The following is for per org custom webhook endpoints. Not used at this time:
Pacemaker will load webhook configuration alongside the api_keys. Ie from the api keys endpoint currently in the console:
{
"api_keys": { "12" : "myentity" },
"webhook_config" : {
"myentity" : {
"alert_endpoint" :"http://requestb.in/zjzypzzk"
}
}
}
There should be a top level webhook_config item, which is a map of "[ENTITY]" to webhook configs. Each entity can have a webhook config. If there isn't one, then no webhooks will be sent for that entity.
The webhook config is "alert_endpoint" : "http://endpoint.here"
.
There is an optional number field: seconds_failing
which defaults to 120 seconds (this is how long a check has to be CRITICAL for before a webhook will be even thought about).
If you have read this far get a life.
curl -X DELETE "http://boot2docker:7223/heartbeats?api_key=12&check=foo.com"
TODO: this can be garbage collected. If a heartbeat hasn't been seen for a week, clearly no one cares.

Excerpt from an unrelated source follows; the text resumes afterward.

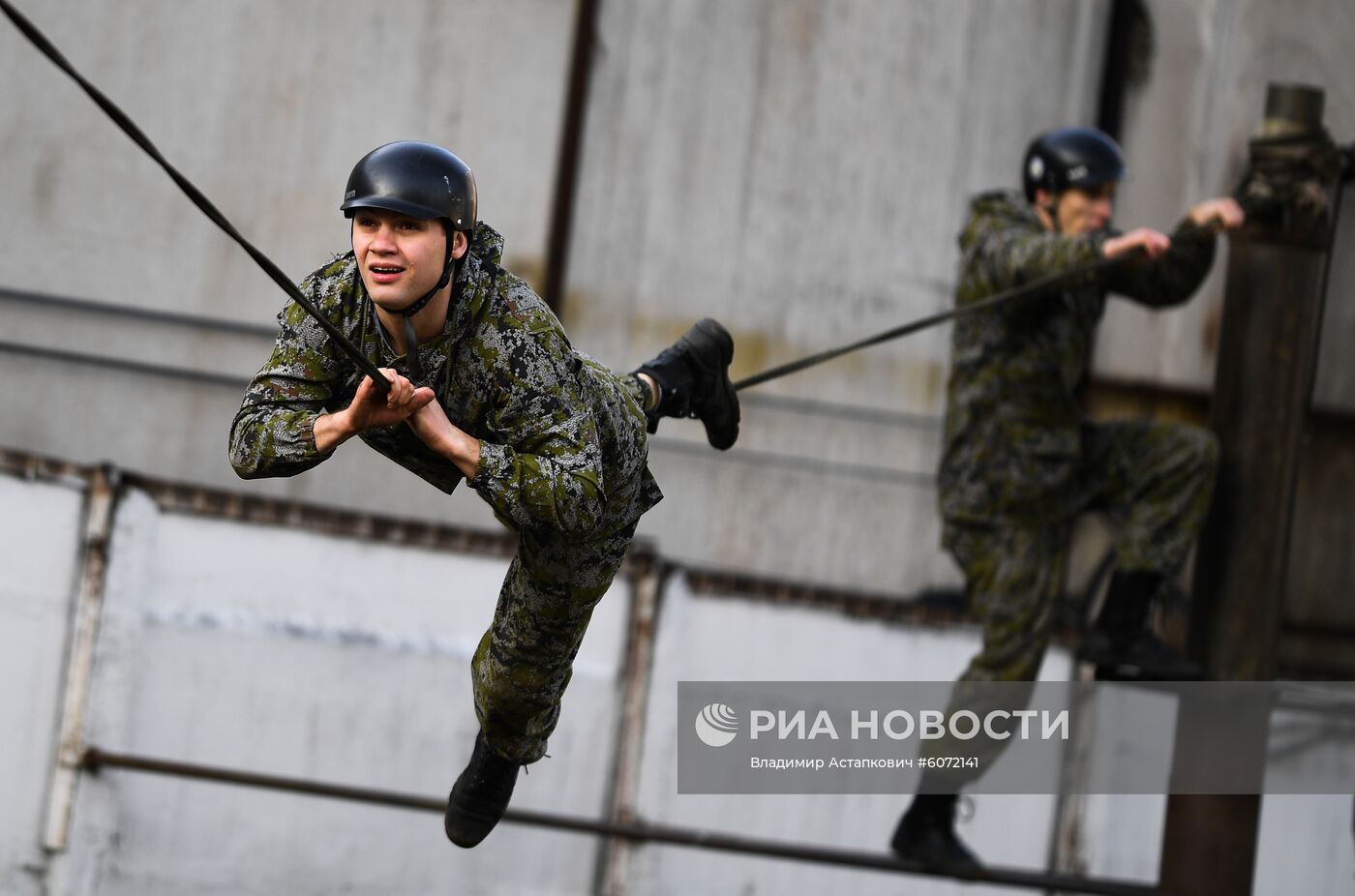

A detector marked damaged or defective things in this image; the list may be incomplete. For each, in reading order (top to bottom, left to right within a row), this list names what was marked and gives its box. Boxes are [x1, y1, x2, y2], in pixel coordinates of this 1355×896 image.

rusty metal bar [76, 748, 1176, 894]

curl "http://[docker ip]:7223/heartbeats?api_key=12"
This will yield:
[
{
"expires": 1423203495,
"lastSeen": 1423203095,
"heartBeat": {
"state": "OK",
"api_key": "12",
"check": "foo.com",
"heartbeat_type": "http",
"tags": [
"bgoo"
]
}
}
]
curl "http://[docker ip]:7223/history?api_key=12&check=foo.com"
will return something like:
[{"predicted":20,"state":"OK","current":20,"timestamp":1426574447},{"predicted":20,"state":"OK","current":30,"timestamp":1426574427}]
Predicted and current values are optional (as some heartbeats don't have metrics, and perhaps there is not enough data to make a prediction yet).